This brings us to the end of the discussion on alternatives to auditing messages in a sender-receiver paradigm. Our library of auditing primitives thus consists of: (1) TTP-as-a-mail-server, (2) DuoMeter, (3) MonoMeter, (4) BasicPeer, (5) ConstrainedPeer. Let us now use these primitives as low level auditing systems in 3PIP containing SoCs.

### VII. ACCOUNTABILITY IN 3PIP-CONTAINING SOCS

As discussed in Section IV, high-level logs are sufficient to provide accountability in SoCs if the logs can be authenticated by an auditing system. In this section, we will apply the low-level auditing primitives compiled in Section VI to different types of SoCs, vary the attack model of the auditing system's saboteur, and prove to what degree the high-level certificates – IpCert, OpCert, QoSCert, and QoECert – can be generated.

### A. Preliminaries

### Classification of 3PIP-containing SoCs

Figure 6 depicts our proposed classification. The first class of SoCs are those with hosts trusted by the guests. The second class of SoCs are those where the host is untrusted by the guests, and the NoC is designed by the host. The third class of SoCs are those where the NoC is designed by a trusted guest, and the fourth class are those where the NoC is designed by an untrusted guest. Guests (other than the trusted NoC vendor in the third class) are untrusted by the host in all SoC classes. We present a range of solutions for each class of SoCs – it is up to the designers of the SoC to decide which solution is the most apt with respect to the particular scenario and budget.

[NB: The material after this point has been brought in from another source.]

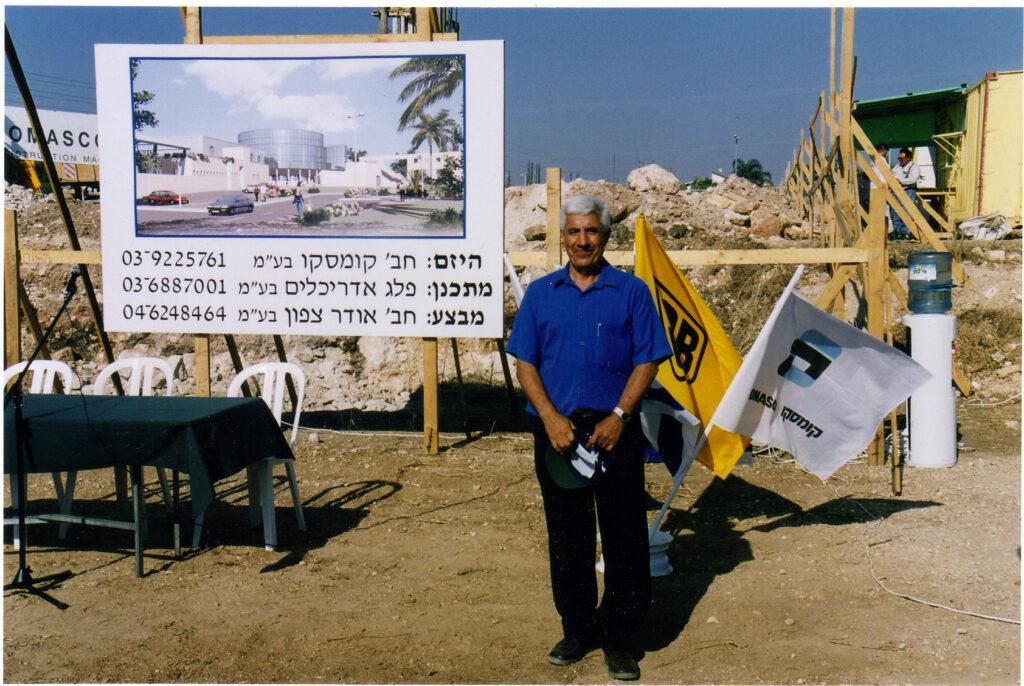 רכישת הקרקע עבור המרכז הלוגיסטי בכוכב יאיר – צור יגאל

### Taxonomy of Attacks on the Auditing System

A party may choose to sabotage the auditing system for two reasons: (i) to evade from being implicated for its own functional or timing error, or (ii) to implicate another party, even though its own performance is satisfactory. We call the second type of attacks "business related irrational attacks" (BRIAs), because the attacking party is doing so merely to destroy the credibility of the other. A BRIA is *not* done to evade being held responsible for one's own mistake.

### Implications of a Sound Audit

Theorem 3: Authentic high level logs of all jobs performed by a given guest G can be obtained by capturing low level

logs at the interface between H and G, as well as ensuring a sound audit.

*Proof*: Theorem 2 states that high level logs can be obtained from low level logs.

Next, we prove the authenticity of the high level logs. For each job j performed by G,

- (i) the integrity, non-repudiation, and atomicity properties are necessary and sufficient to certify the content of every message exchanged by H and G for a job j done by the latter, and hence to provide  $IpCert_j$  and  $OpCert_j$ ,
- (ii) the timeliness, non-repudiation, and atomicity properties are necessary and sufficient to certify the times of transfer of every message exchanged by H and G for a job j done by the latter, and hence to provide  $QoSCert_j$  and  $QoECert_j$ .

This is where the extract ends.